3D printing technologies pose many benefits to the pharmaceutical industry, especially within early phase drug development. There is an urgent need to reduce time and cost to market to expedite drug development timelines, made evident during the recent COVID-19 pandemic requiring rapid drug development and repurposing trials. Moreover, 3D printing could be utilized throughout pre-clinical and early phase clinical trials to produce small batches of dose flexible drug products on demand to evaluate safety and efficacy.
Pharmaceutical companies could use 3D printing to formulate medicines on demand in decentralized locations, such as within pharmacies, clinics or even the patient’s home. Furthermore, this could enable pharmaceutical companies to drive down transport costs and overall logistics expenses, in turn reducing the carbon footprint associated with transport and avoiding the need for energy-intensive storage conditions, such as cold-chain storage for thermo sensitive drugs.

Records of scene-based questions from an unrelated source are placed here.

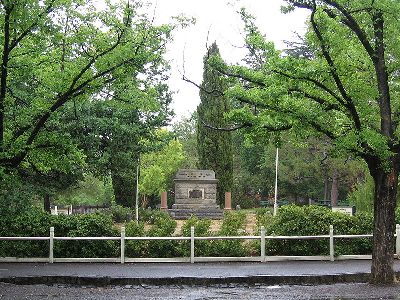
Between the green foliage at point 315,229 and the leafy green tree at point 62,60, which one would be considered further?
the green foliage at point 315,229

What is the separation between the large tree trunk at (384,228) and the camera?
1302 cm

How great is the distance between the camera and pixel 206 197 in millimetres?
41625

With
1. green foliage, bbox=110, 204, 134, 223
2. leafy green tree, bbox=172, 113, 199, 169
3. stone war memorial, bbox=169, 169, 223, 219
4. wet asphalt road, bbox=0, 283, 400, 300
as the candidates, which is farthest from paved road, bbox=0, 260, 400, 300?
leafy green tree, bbox=172, 113, 199, 169

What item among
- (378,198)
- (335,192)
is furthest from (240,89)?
(335,192)

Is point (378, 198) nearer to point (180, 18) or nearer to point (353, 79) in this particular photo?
point (353, 79)

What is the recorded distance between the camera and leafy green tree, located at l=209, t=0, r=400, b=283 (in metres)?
12.2

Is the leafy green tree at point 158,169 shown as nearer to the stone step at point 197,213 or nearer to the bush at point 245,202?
the stone step at point 197,213

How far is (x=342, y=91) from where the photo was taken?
12508 millimetres

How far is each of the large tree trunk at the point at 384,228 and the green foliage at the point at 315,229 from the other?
15.3 ft

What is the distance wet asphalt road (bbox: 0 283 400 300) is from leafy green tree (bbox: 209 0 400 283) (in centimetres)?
122

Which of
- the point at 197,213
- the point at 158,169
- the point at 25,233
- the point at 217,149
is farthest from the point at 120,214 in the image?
the point at 25,233

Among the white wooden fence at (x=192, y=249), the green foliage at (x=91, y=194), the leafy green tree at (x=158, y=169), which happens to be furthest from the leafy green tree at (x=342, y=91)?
the green foliage at (x=91, y=194)

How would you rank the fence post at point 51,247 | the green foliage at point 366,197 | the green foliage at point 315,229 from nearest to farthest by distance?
the fence post at point 51,247, the green foliage at point 315,229, the green foliage at point 366,197

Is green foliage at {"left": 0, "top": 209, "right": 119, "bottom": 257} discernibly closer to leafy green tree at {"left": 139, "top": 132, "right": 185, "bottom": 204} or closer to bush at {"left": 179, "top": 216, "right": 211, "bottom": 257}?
bush at {"left": 179, "top": 216, "right": 211, "bottom": 257}
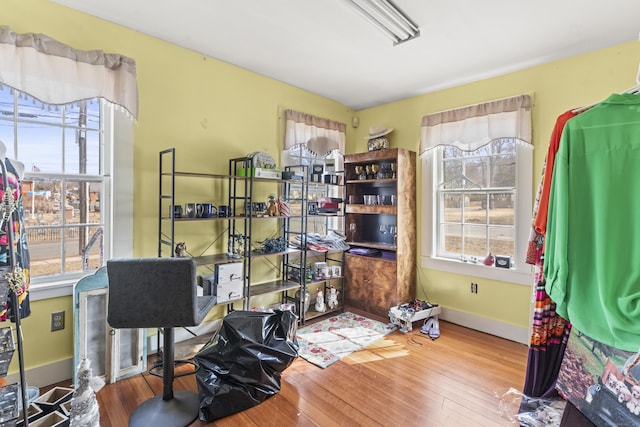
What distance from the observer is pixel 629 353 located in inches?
43.8

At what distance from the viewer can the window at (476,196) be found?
310 cm

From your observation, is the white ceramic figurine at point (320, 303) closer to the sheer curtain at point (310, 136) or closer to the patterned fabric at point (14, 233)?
the sheer curtain at point (310, 136)

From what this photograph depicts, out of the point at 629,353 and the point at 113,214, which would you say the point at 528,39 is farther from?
the point at 113,214

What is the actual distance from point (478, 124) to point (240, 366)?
3064 millimetres

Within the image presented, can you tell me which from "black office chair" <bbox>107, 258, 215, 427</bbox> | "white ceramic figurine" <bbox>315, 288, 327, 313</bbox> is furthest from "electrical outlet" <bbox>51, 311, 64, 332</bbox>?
"white ceramic figurine" <bbox>315, 288, 327, 313</bbox>

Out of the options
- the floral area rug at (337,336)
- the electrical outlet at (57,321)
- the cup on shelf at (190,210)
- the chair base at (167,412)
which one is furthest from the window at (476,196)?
the electrical outlet at (57,321)

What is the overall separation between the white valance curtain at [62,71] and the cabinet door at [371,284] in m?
2.75

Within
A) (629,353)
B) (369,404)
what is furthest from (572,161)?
(369,404)

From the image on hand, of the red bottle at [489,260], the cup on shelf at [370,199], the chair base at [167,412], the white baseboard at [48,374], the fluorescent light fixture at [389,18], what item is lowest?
the chair base at [167,412]

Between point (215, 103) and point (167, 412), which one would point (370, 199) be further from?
point (167, 412)

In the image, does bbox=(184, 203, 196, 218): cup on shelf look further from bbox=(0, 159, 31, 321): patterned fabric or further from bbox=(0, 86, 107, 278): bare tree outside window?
bbox=(0, 159, 31, 321): patterned fabric

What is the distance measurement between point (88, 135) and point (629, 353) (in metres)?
3.29

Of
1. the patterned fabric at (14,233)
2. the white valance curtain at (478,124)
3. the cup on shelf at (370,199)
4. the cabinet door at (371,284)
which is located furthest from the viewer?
the cup on shelf at (370,199)

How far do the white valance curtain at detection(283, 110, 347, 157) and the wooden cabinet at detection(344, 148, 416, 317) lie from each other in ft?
0.97
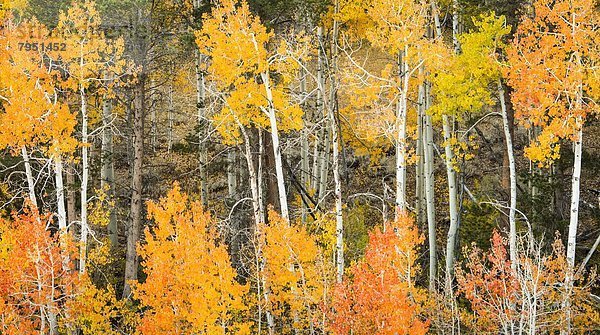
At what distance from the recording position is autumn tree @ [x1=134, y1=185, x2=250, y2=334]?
676 inches

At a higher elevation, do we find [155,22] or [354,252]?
[155,22]

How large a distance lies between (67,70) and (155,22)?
2833 mm

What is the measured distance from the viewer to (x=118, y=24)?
1842 centimetres

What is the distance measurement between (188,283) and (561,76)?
1103 cm

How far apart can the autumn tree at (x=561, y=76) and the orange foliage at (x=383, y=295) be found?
11.7 ft

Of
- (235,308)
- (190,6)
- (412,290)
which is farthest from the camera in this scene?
(190,6)

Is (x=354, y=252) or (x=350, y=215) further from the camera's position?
(x=350, y=215)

Lying ahead of Time: 3D printed drugs
3D printing in medicine is one of the most disruptive technologies that truly have the potential to change medicine and healthcare by making care affordable, accessible and personalized. It can bring a new era if printers become more sophisticated, printing biomaterials gets safely regulated and the general public acquires a common sense about how 3D printing works. There are many published research papers demonstrating the potential and role of 3D printing technologies for medicines manufacture and patient care.
3D printing has the potential to revolutionize clinical pharmacy practice. It can transition conventional means of medicine mass manufacture towards the production of small batches of highly flexible and personalized dosage forms on-demand. This technology provides benefits for patients, pharmacists and the pharmaceutical industry alike by providing unique advantages such as making treatments safer and more effective. Healthcare professionals, including pharmacists, doctors, and nurses, are of paramount importance in enabling the integration of this technology and will be key to advising academics, the pharmaceutical industry and biotech companies on strategies to innovate the sector using 3D printing.